Question

A proton and an \(\alpha\)-particle enter into a magnetic field at right angles. The ratio of the radii of trajectory of proton to that of \(\alpha\)-particle is 2 : 1. The ratio of \(K_p : K_{\alpha}\) is:

• A. 1 : 4
• B. 4 : 1
• C. 8 : 1
• D. 1 : 8

Hint:

For these problems, write the ratio formula first: \(r \propto \sqrt{mK}/q\).
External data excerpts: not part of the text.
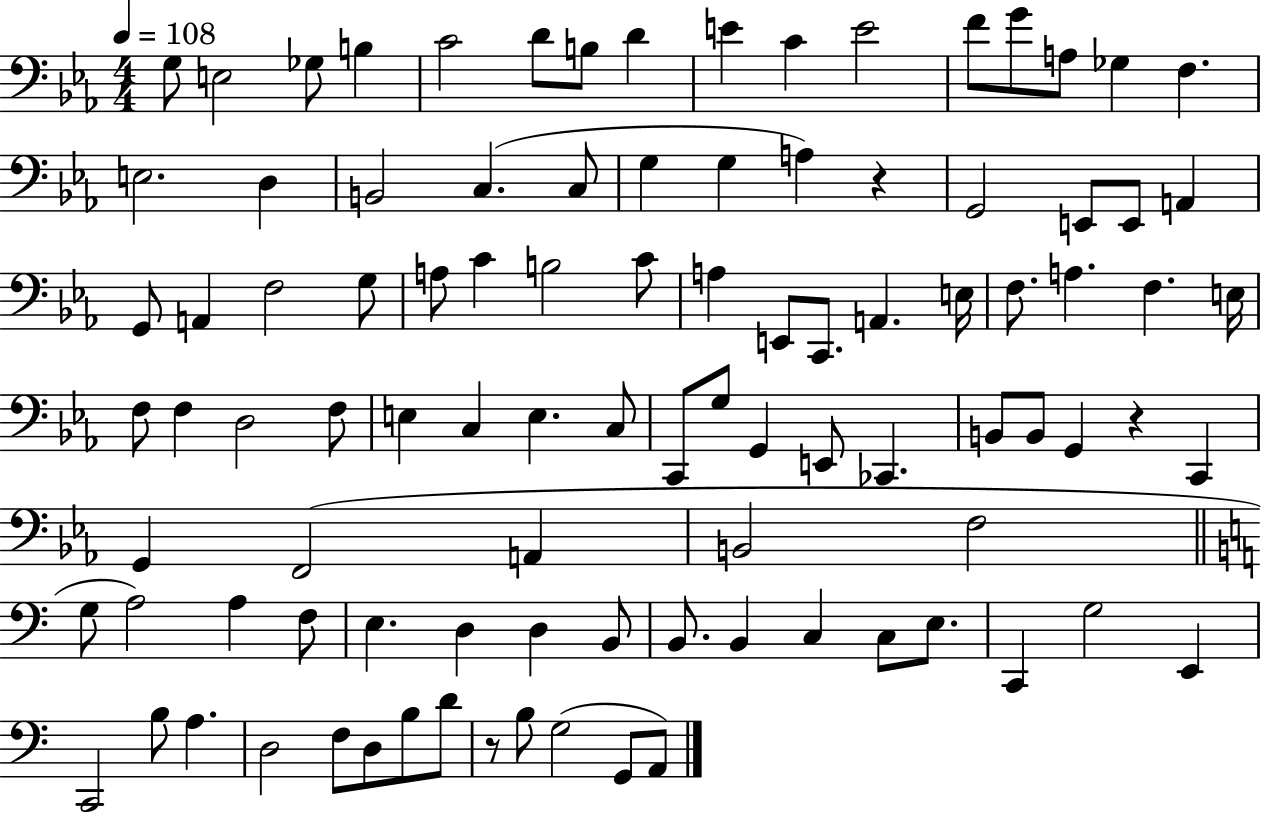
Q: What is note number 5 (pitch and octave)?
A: C4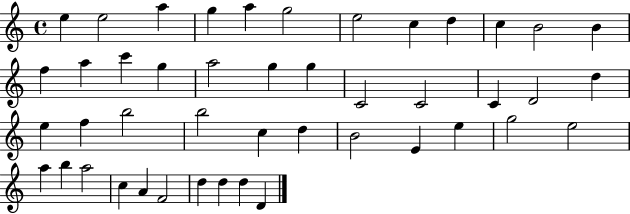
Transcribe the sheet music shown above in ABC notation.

X:1
T:Untitled
M:4/4
L:1/4
K:C
e e2 a g a g2 e2 c d c B2 B f a c' g a2 g g C2 C2 C D2 d e f b2 b2 c d B2 E e g2 e2 a b a2 c A F2 d d d D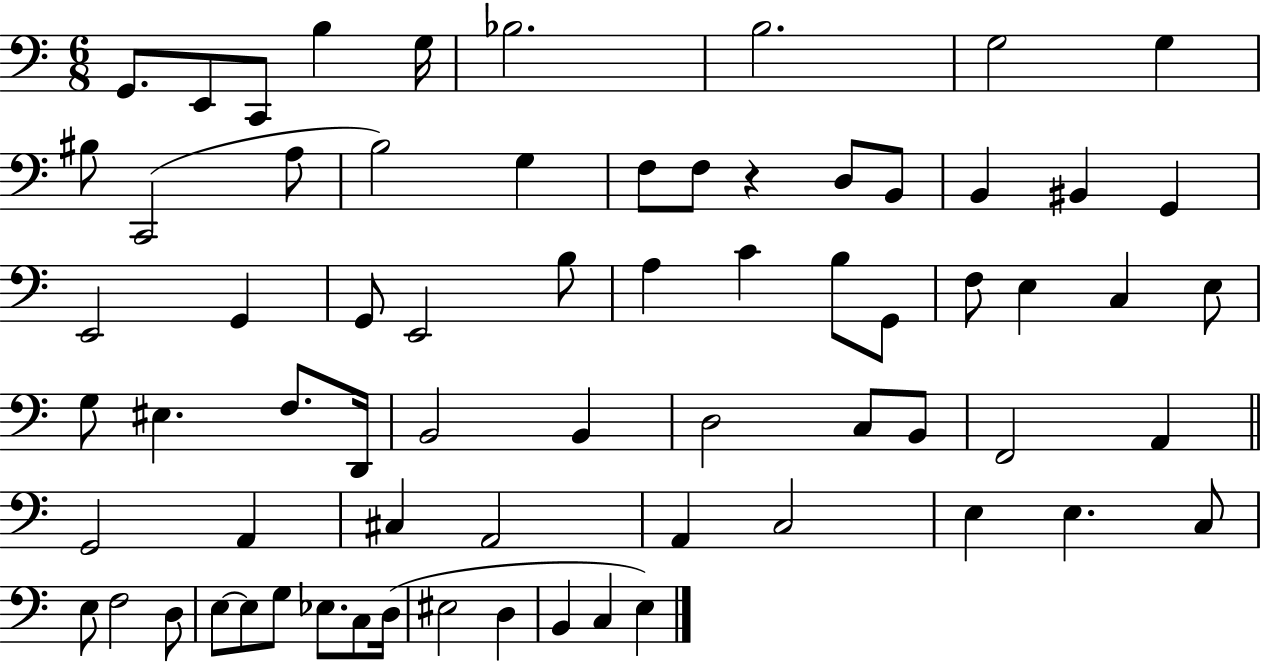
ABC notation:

X:1
T:Untitled
M:6/8
L:1/4
K:C
G,,/2 E,,/2 C,,/2 B, G,/4 _B,2 B,2 G,2 G, ^B,/2 C,,2 A,/2 B,2 G, F,/2 F,/2 z D,/2 B,,/2 B,, ^B,, G,, E,,2 G,, G,,/2 E,,2 B,/2 A, C B,/2 G,,/2 F,/2 E, C, E,/2 G,/2 ^E, F,/2 D,,/4 B,,2 B,, D,2 C,/2 B,,/2 F,,2 A,, G,,2 A,, ^C, A,,2 A,, C,2 E, E, C,/2 E,/2 F,2 D,/2 E,/2 E,/2 G,/2 _E,/2 C,/2 D,/4 ^E,2 D, B,, C, E,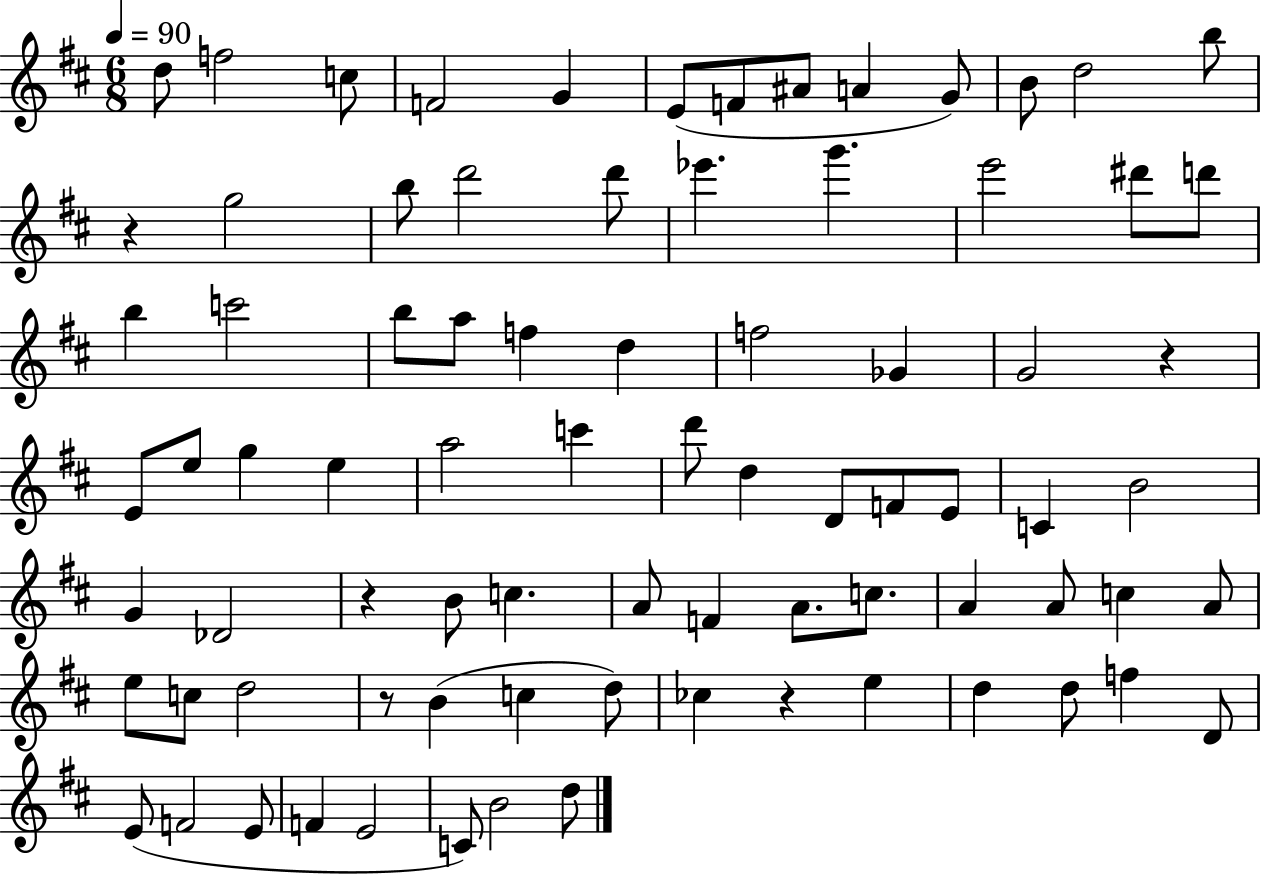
{
  \clef treble
  \numericTimeSignature
  \time 6/8
  \key d \major
  \tempo 4 = 90
  d''8 f''2 c''8 | f'2 g'4 | e'8( f'8 ais'8 a'4 g'8) | b'8 d''2 b''8 | \break r4 g''2 | b''8 d'''2 d'''8 | ees'''4. g'''4. | e'''2 dis'''8 d'''8 | \break b''4 c'''2 | b''8 a''8 f''4 d''4 | f''2 ges'4 | g'2 r4 | \break e'8 e''8 g''4 e''4 | a''2 c'''4 | d'''8 d''4 d'8 f'8 e'8 | c'4 b'2 | \break g'4 des'2 | r4 b'8 c''4. | a'8 f'4 a'8. c''8. | a'4 a'8 c''4 a'8 | \break e''8 c''8 d''2 | r8 b'4( c''4 d''8) | ces''4 r4 e''4 | d''4 d''8 f''4 d'8 | \break e'8( f'2 e'8 | f'4 e'2 | c'8) b'2 d''8 | \bar "|."
}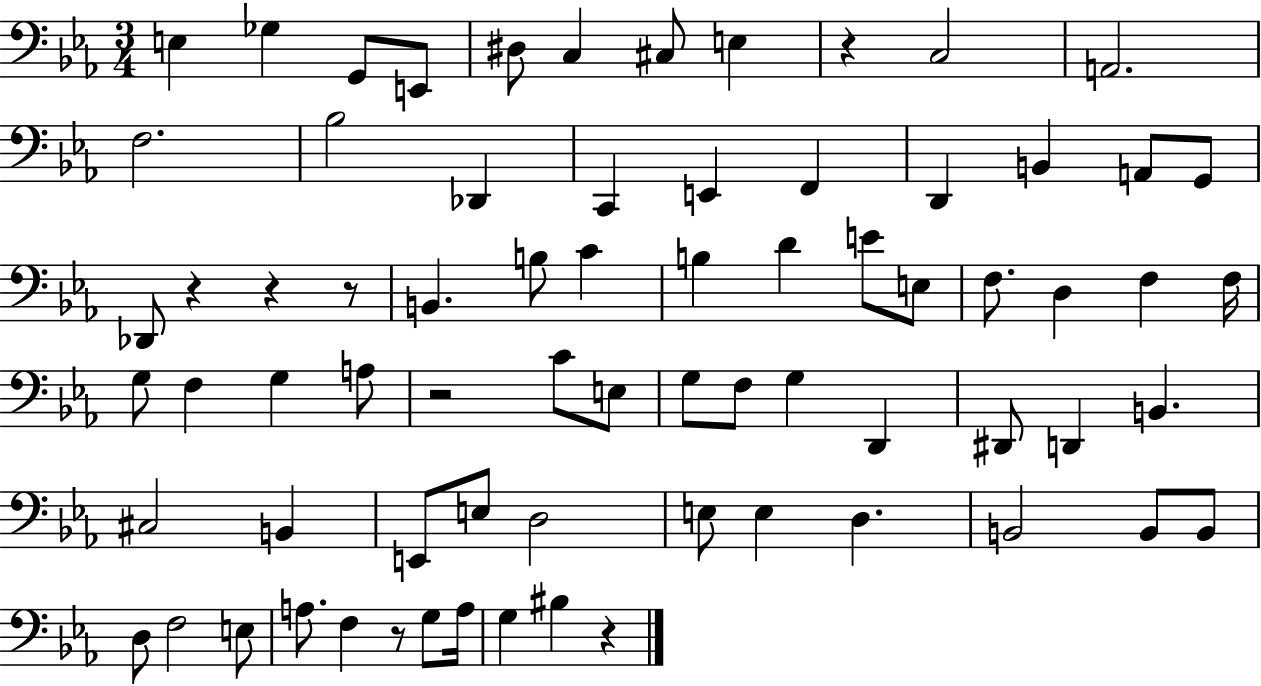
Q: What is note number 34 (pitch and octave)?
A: F3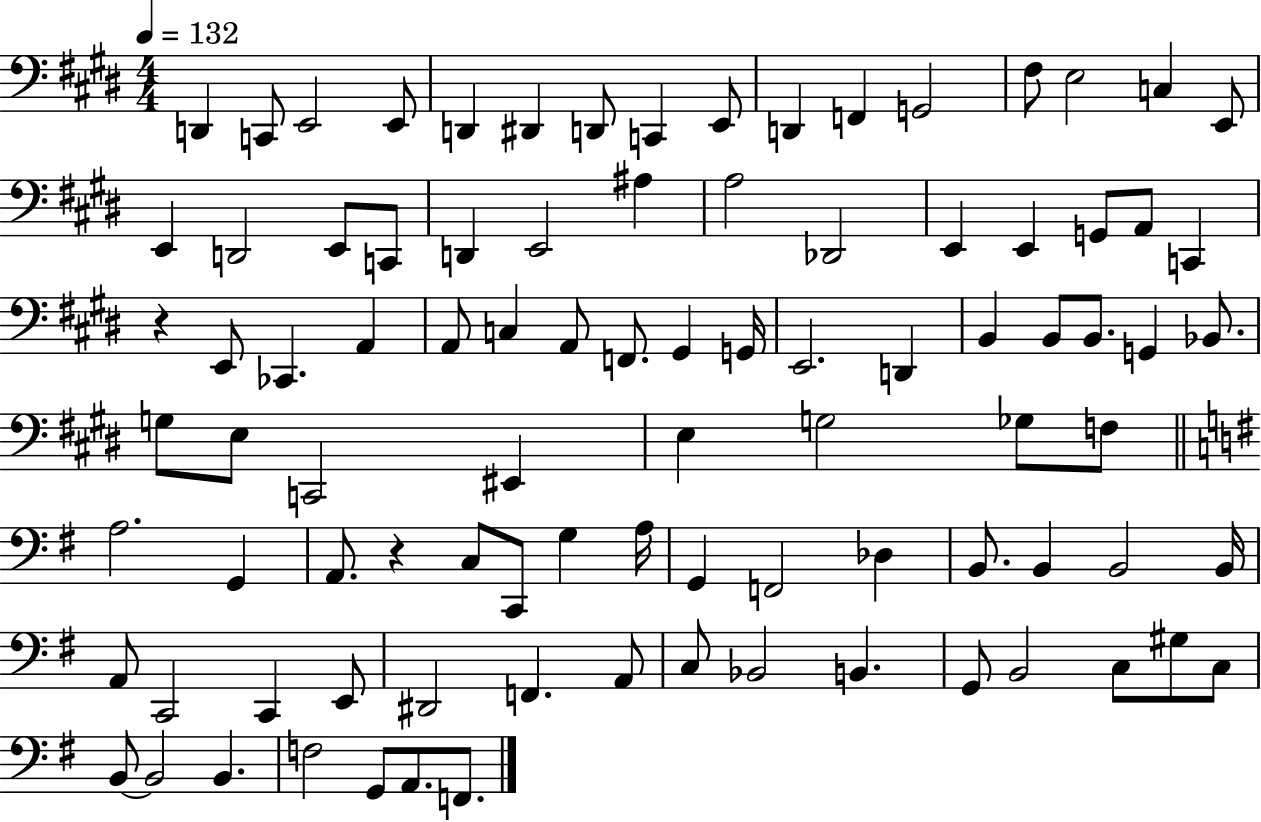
D2/q C2/e E2/h E2/e D2/q D#2/q D2/e C2/q E2/e D2/q F2/q G2/h F#3/e E3/h C3/q E2/e E2/q D2/h E2/e C2/e D2/q E2/h A#3/q A3/h Db2/h E2/q E2/q G2/e A2/e C2/q R/q E2/e CES2/q. A2/q A2/e C3/q A2/e F2/e. G#2/q G2/s E2/h. D2/q B2/q B2/e B2/e. G2/q Bb2/e. G3/e E3/e C2/h EIS2/q E3/q G3/h Gb3/e F3/e A3/h. G2/q A2/e. R/q C3/e C2/e G3/q A3/s G2/q F2/h Db3/q B2/e. B2/q B2/h B2/s A2/e C2/h C2/q E2/e D#2/h F2/q. A2/e C3/e Bb2/h B2/q. G2/e B2/h C3/e G#3/e C3/e B2/e B2/h B2/q. F3/h G2/e A2/e. F2/e.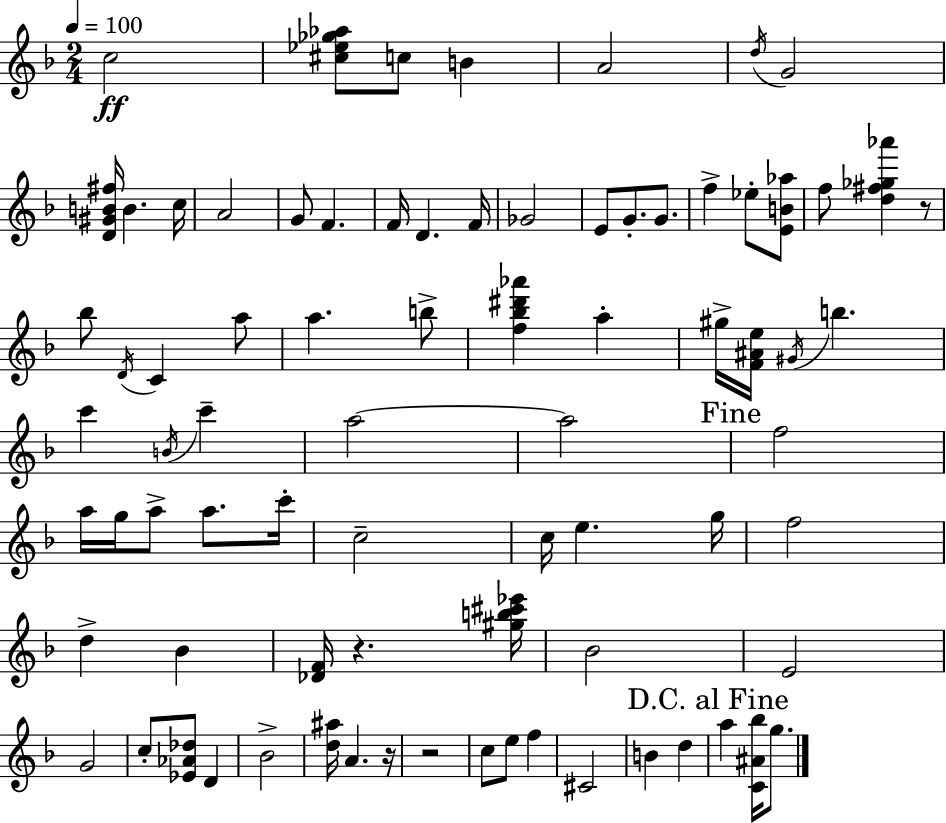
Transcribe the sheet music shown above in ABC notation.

X:1
T:Untitled
M:2/4
L:1/4
K:F
c2 [^c_e_g_a]/2 c/2 B A2 d/4 G2 [D^GB^f]/4 B c/4 A2 G/2 F F/4 D F/4 _G2 E/2 G/2 G/2 f _e/2 [EB_a]/2 f/2 [d^f_g_a'] z/2 _b/2 D/4 C a/2 a b/2 [f_b^d'_a'] a ^g/4 [F^Ae]/4 ^G/4 b c' B/4 c' a2 a2 f2 a/4 g/4 a/2 a/2 c'/4 c2 c/4 e g/4 f2 d _B [_DF]/4 z [^gb^c'_e']/4 _B2 E2 G2 c/2 [_E_A_d]/2 D _B2 [d^a]/4 A z/4 z2 c/2 e/2 f ^C2 B d a [C^A_b]/4 g/2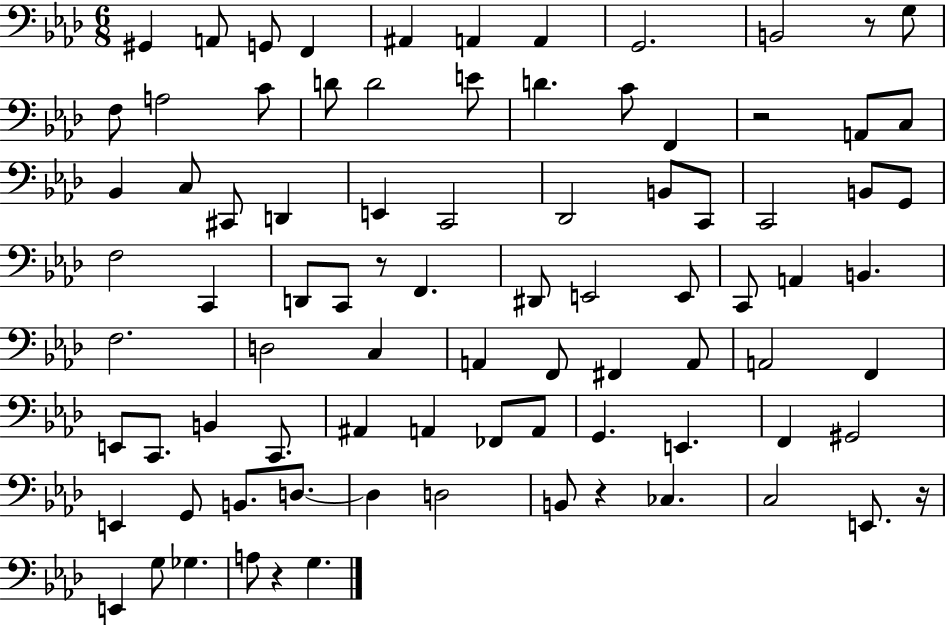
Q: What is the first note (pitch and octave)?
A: G#2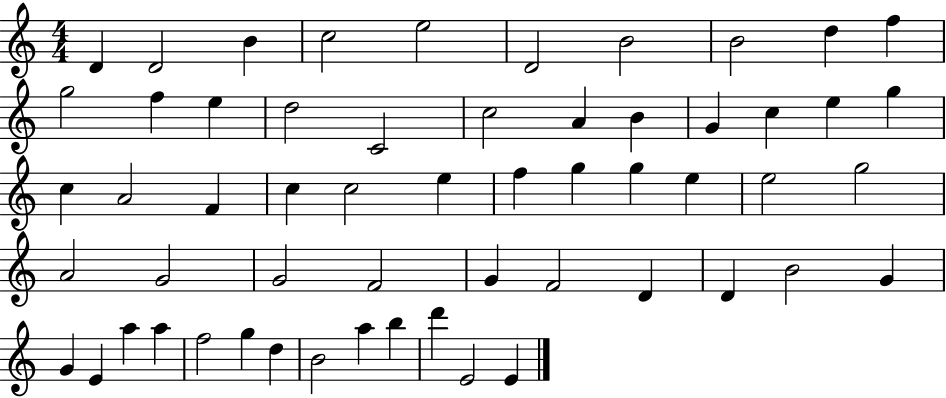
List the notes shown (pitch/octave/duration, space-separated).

D4/q D4/h B4/q C5/h E5/h D4/h B4/h B4/h D5/q F5/q G5/h F5/q E5/q D5/h C4/h C5/h A4/q B4/q G4/q C5/q E5/q G5/q C5/q A4/h F4/q C5/q C5/h E5/q F5/q G5/q G5/q E5/q E5/h G5/h A4/h G4/h G4/h F4/h G4/q F4/h D4/q D4/q B4/h G4/q G4/q E4/q A5/q A5/q F5/h G5/q D5/q B4/h A5/q B5/q D6/q E4/h E4/q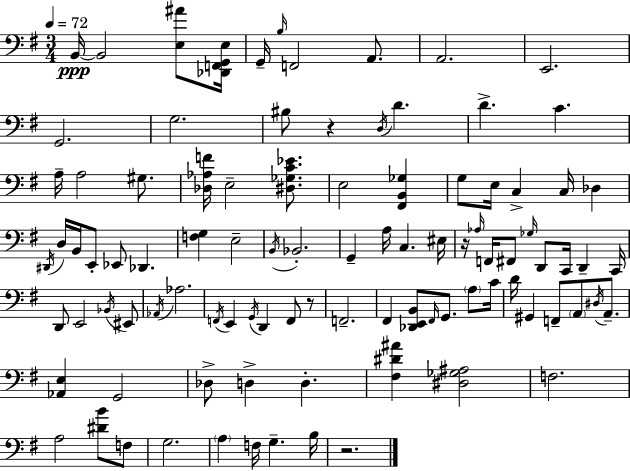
X:1
T:Untitled
M:3/4
L:1/4
K:G
B,,/4 B,,2 [E,^A]/2 [_D,,F,,G,,E,]/4 G,,/4 B,/4 F,,2 A,,/2 A,,2 E,,2 G,,2 G,2 ^B,/2 z D,/4 D D C A,/4 A,2 ^G,/2 [_D,_A,F]/4 E,2 [^D,_G,C_E]/2 E,2 [^F,,B,,_G,] G,/2 E,/4 C, C,/4 _D, ^D,,/4 D,/4 B,,/4 E,,/2 _E,,/2 _D,, [F,G,] E,2 B,,/4 _B,,2 G,, A,/4 C, ^E,/4 z/4 _A,/4 F,,/4 ^F,,/2 _G,/4 D,,/2 C,,/4 D,, C,,/4 D,,/2 E,,2 _B,,/4 ^E,,/2 _A,,/4 _A,2 F,,/4 E,, G,,/4 D,, F,,/2 z/2 F,,2 ^F,, [_D,,E,,B,,]/2 ^F,,/4 G,,/2 A,/2 C/4 D/4 ^G,, F,,/2 A,,/2 ^D,/4 A,,/2 [_A,,E,] G,,2 _D,/2 D, D, [^F,^D^A] [^D,_G,^A,]2 F,2 A,2 [^DB]/2 F,/2 G,2 A, F,/4 G, B,/4 z2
Squaring both sides makes solving for \(K\) much easier.

Answer 1

The Correct Option is B

Step 1: The formula for radius \(r\) in a magnetic field is \(r = \frac{\sqrt{2mK}}{qB}\).
Step 2: Express Kinetic Energy \(K\): \(K \propto \frac{q^2 r^2}{m}\) (since \(B\) is constant).
Step 3: Let proton have \(m_p = m, q_p = e\) and \(\alpha\)-particle have \(m_{\alpha} = 4m, q_{\alpha} = 2e\).
Step 4: Calculate the ratio: \[\frac{K_p}{K_{\alpha}} = \left(\frac{q_p}{q_{\alpha}}\right)^2 \times \left(\frac{r_p}{r_{\alpha}}\right)^2 \times \left(\frac{m_{\alpha}}{m_p}\right)\] \[\frac{K_p}{K_{\alpha}} = \left(\frac{e}{2e}\right)^2 \times \left(\frac{2}{1}\right)^2 \times \left(\frac{4m}{m}\right) = \frac{1}{4} \times 4 \times 4 = 4\] The ratio is 4 : 1.